Генерал помолчал. Затем поднялся из кресла и прошел к окну. Он молчал какое-то время, затем подошел к своему столу, открыл один из ящиков и, порывшись в каких-то бумагах, достал конверт. Он открыл его, вынул несколько листов и, выбрав один из них, приблизился ко мне и протянул бумагу.
– Прочтите, Екатерина Алексеевна, – сказал он. – Думаю, что вы поймете…
Я взяла исписанный мелким почерком лист и прочла по-французски:
«…А теперь, mоn cheri, я должна рассказать тебе о том, о чем сама недавно узнала. Ты помнишь тот скандал с Аксеновым? Конечно, разве ты мог его забыть! Прости, что напоминаю тебе эту некрасивую историю, но дело все в том, что этот господин, как ты, наверное, догадываешься, уже отбыл свой срок и после этого, как сказали мне, прибыл в Саратов на жительство, получив на то величайшее соизволение. Как мне удалось узнать, он стал послушником в каком-то из саратовских монастырей. Говорят, что каторга совершенно его изменила, но я знаю, ты считаешь, что взрослого человека практически невозможно переменить. Однако смею тебе напомнить, что „невозможное человеку, возможно Богу“. И все же, я решилась написать тебе о том, что он, по всей видимости, находится в непосредственной близости от тебя и твоей семьи. Не знаю, может быть, Господь на самом деле изменил его, по крайней мере, для Него это было бы несложно. И все же… Все же, лучше, если ты будешь об этом знать… Надеюсь, что ты его простил…»
Дальше шли рассуждения, не имеющие отношения к делу, поэтому я вернула лист генералу и спросила:
– Значит, Аксенов здесь? И давно вы узнали об этом?

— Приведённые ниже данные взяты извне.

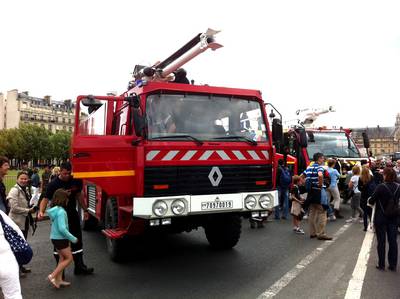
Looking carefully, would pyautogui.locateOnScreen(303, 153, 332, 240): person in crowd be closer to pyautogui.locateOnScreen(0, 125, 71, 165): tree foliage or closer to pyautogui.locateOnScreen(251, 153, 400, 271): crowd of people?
pyautogui.locateOnScreen(251, 153, 400, 271): crowd of people

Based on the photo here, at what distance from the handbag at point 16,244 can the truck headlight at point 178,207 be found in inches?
85.2

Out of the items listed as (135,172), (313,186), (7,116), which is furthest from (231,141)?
(7,116)

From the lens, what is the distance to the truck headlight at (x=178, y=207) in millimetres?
5289

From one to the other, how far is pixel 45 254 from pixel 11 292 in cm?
449

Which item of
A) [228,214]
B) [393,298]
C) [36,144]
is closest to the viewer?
[393,298]

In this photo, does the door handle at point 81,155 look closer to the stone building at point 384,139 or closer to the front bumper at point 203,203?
the front bumper at point 203,203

– На прошлой неделе, – сказал генерал, вновь пряча листы в конверт. – Мне написала об этом моя кузина, княгиня Шелехова. Поначалу я не придал этому особого значения и ничего не сказал супруге, не желая тревожить ее лишний раз. Да и опасаясь, если честно, – махнул он рукой. – Но теперь… Согласитесь, что после того, что случилось с Никой, – его глаза помимо воли наполнились слезами, и генерал смущенно отвернулся. – После этого… – голос дрогнул.

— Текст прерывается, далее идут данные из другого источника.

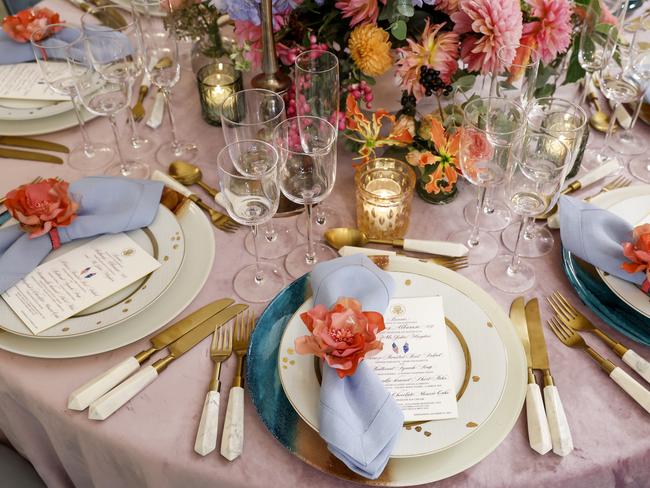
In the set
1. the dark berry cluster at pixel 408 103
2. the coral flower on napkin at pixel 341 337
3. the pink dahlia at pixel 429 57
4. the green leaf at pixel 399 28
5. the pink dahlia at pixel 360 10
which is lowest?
the coral flower on napkin at pixel 341 337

– Я понимаю ход ваших мыслей, – сказала я. – Наверное, я тоже посчитала бы, что похищение связано с этим человеком. Однако позвольте спросить, Валерий Никифорович, давно ли Аксенов здесь?
– Этого я не знаю, – честно признался генерал. – Его срок должен был закончиться еще четыре года назад… А давно ли он здесь и правда ли то, что он в каком-то монастыре… Этого я не знаю. Честно признаюсь вам, Екатерина Алексеевна, – продолжил он, снова сев в кресло, – у меня не найдется сил встретиться с ним, хотя я и прекрасно понимаю, что должен разобраться с этим самостоятельно. Поэтому я рассказал вам и поэтому я прошу вашей помощи…
– Я все понимаю, – кивнула я. – Завтра же я навещу мужской монастырь и постараюсь узнать о его, якобы, послушнике. Будем надеяться, что это мне удастся…
Мы еще некоторое время помолчали. Затем я хотела отправиться домой и уже внизу встретилась с господином Поздняковым, который, по всей видимости, пребывал в приподнятом расположении духа:
– Ну, как ваша купчиха? – спросил он.
– А разве вы сами не знаете? – ответила я ему в тон. – Судя по вашему хитрому взгляду, вам известно о ней не меньше, чем мне. Скажите, она действительно в лечебнице?
– Действительно, Екатерина Алексеевна. Я должен повиниться. Правда, я узнал это только сейчас, от самого господина Рюккера. Он признался мне, что ее нервное расстройство прогрессирует, и она изолирована, поскольку становится попросту опасной для общества.
– Я так и думала, – ответила я. – А случилось это, надо полагать, третьего дня, после происшествия на Верхнем базаре, т. е. за день похищения Ники.